Читаем Избранные работы полностью

И вот наступила великая охота на народные мелодии в чужих землях. Уже сам Вебер, у которого увял народный цветок, прилежно занялся изучением форкелевского описания арабской музыки77 и заимствовал оттуда марш гаремных сторожей78.

Наши французы оказались еще расторопней: они почерпали все сведения из путевой книжки для туристов и устремляли зрение и слух всюду, где еще находилась хоть капелька народной наивности, чтобы узнать, как она выглядит или как звучит. Наша седая цивилизация сделалась снова детской, а старцы-дети быстро умирают.

Там, в прекрасной, но столь загрязненной стране — Италии, музыкальный жир которой с такой важностью и самодовольством снял Россини для угощения исхудавшего музыкального мира, — восседал теперь беспечный, изнеженный маэстро и с улыбкой изумления созерцал, как вокруг копошились галантные парижские охотники за народными мелодиями. Один из них был хорошим наездником, и, когда после быстрой скачки он слезал с лошади, все уже знали, что он отыскал хорошую мелодию, которая принесет ему много денег. Этот господин скакал как бешеный через все рыбные и овощные лотки неаполитанских базаров, сшибая все вокруг; хохот и проклятия следовали за ним, а навстречу поднимались угрожающие кулаки, так что у него с быстротой молнии явилось предчувствие великолепной революции рыбо- и овощеторговцев.

Но ведь можно было извлечь и еще больше! Туда, в Портичи, помчался парижский наездник, к баркам и сетям наивных рыбаков, которые поют и ловят рыбу, спят и беснуются, играют и бросают ножи в обществе жен и детей, дерутся насмерть — и все при этом поют. Маэстро Обер! Признайтесь, что это была великолепная скачка, лучшая, чем на Иппогрифе79, который вечно носится в воздухе и может принести только простуду да насморк! Всадник приехал домой, слез с коня, сказал Россини любезный комплимент (он знал хорошо почему!), взял почтовых лошадей до Парижа, и то, что он там в один миг изготовил, оказалось не чем иным, как «Немой из Портичи».

Эта немая была онемевшая ныне муза драмы, которая бродила, одинокая и печальная, с разбитым сердцем, меж поющих и шумящих масс, чтобы свою непрекращающуюся скорбь и отвращение к жизни заглушить в художественном бесновании театрального вулкана Россини издали смотрел на этот прекрасный спектакль, и когда ехал в Париж, то счел нужным немножко отдохнуть под снежными Альпами Швейцарии и послушать, как здоровые, смелые горцы ведут музыкальные разговоры со своими горами и коровами.

Прибыв в Париж, он в свою очередь сделал Оберу любезнейший комплимент (он хорошо знал почему!) и с отеческой радостью представил миру свое младшее дитя, окрещенное им по счастливому вдохновению «Вильгельмом Теллем».

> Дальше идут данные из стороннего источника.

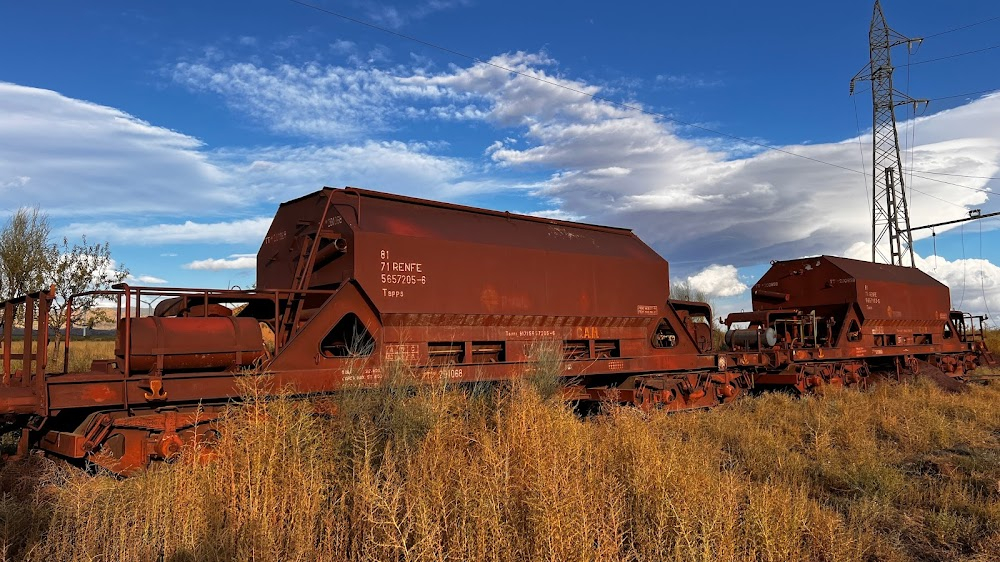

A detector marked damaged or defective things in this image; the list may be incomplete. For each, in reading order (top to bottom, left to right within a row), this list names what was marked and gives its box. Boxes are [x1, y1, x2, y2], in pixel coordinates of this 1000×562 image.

rusty freight railcar [0, 186, 744, 470]
rusty freight railcar [724, 256, 988, 392]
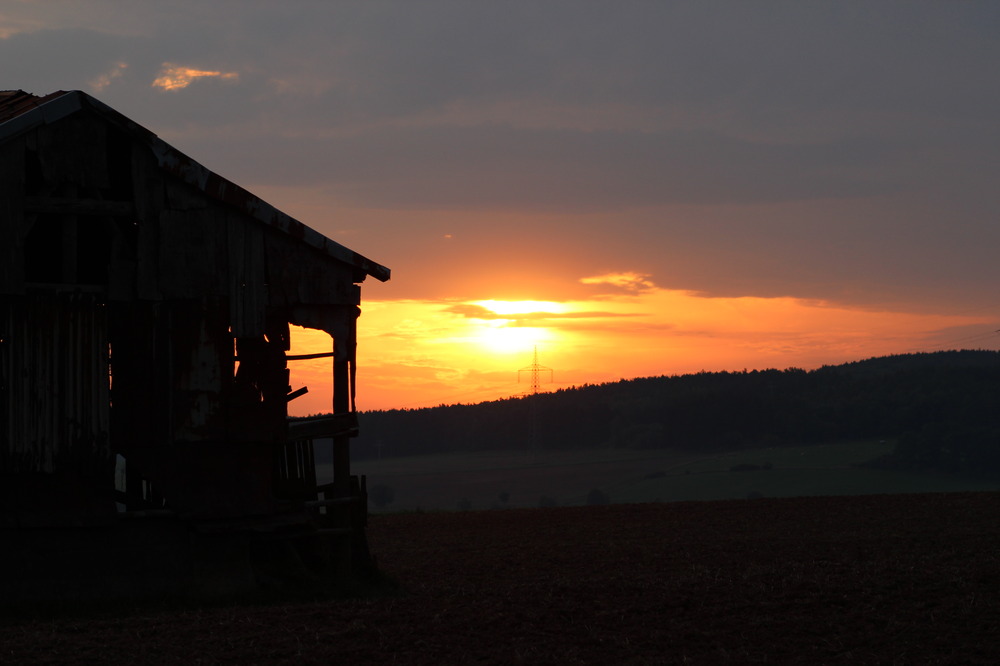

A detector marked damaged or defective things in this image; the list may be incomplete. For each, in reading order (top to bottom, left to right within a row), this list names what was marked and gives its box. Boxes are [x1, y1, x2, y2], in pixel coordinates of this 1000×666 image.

rusty metal roof edge [1, 91, 392, 282]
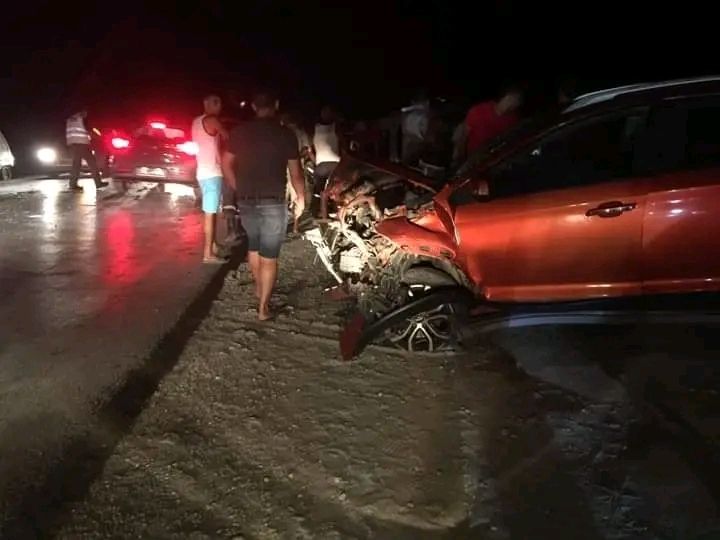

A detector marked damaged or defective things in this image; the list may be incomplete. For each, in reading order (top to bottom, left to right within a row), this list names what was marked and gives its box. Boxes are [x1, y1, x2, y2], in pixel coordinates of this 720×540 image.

crashed car [310, 77, 720, 358]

«Немая из Портичи» и «Вильгельм Телль» сделались отныне двумя осями, вокруг которых стал вращаться весь спекулятивный оперно-музыкальный мир. Новый секрет гальванизирования полуистлевшего музыкального тела был найден, и опера снова могла жить до тех пор, пока хоть откуда-нибудь еще можно было раздобывать национальные особенности. Все страны континента были обысканы, ограблена каждая провинция, до последней капли высосана была музыкальная кровь каждого племени, и добытый спирт, к утехе бар и грабителей большого музыкального мира, расточился в ослепительном фейерверке! А немецкая музыкальная критика признала в этом многозначительное приближение оперы к цели, ибо теперь-то она пошла по «национальному» или, если хотите, даже по «историческому» направлению. Если весь мир сойдет с ума, немцы будут прямо блаженствовать, ибо тем больше им придется толковать, угадывать, размышлять и, наконец, чтобы они уж совсем хорошо себя чувствовали, классифицировать.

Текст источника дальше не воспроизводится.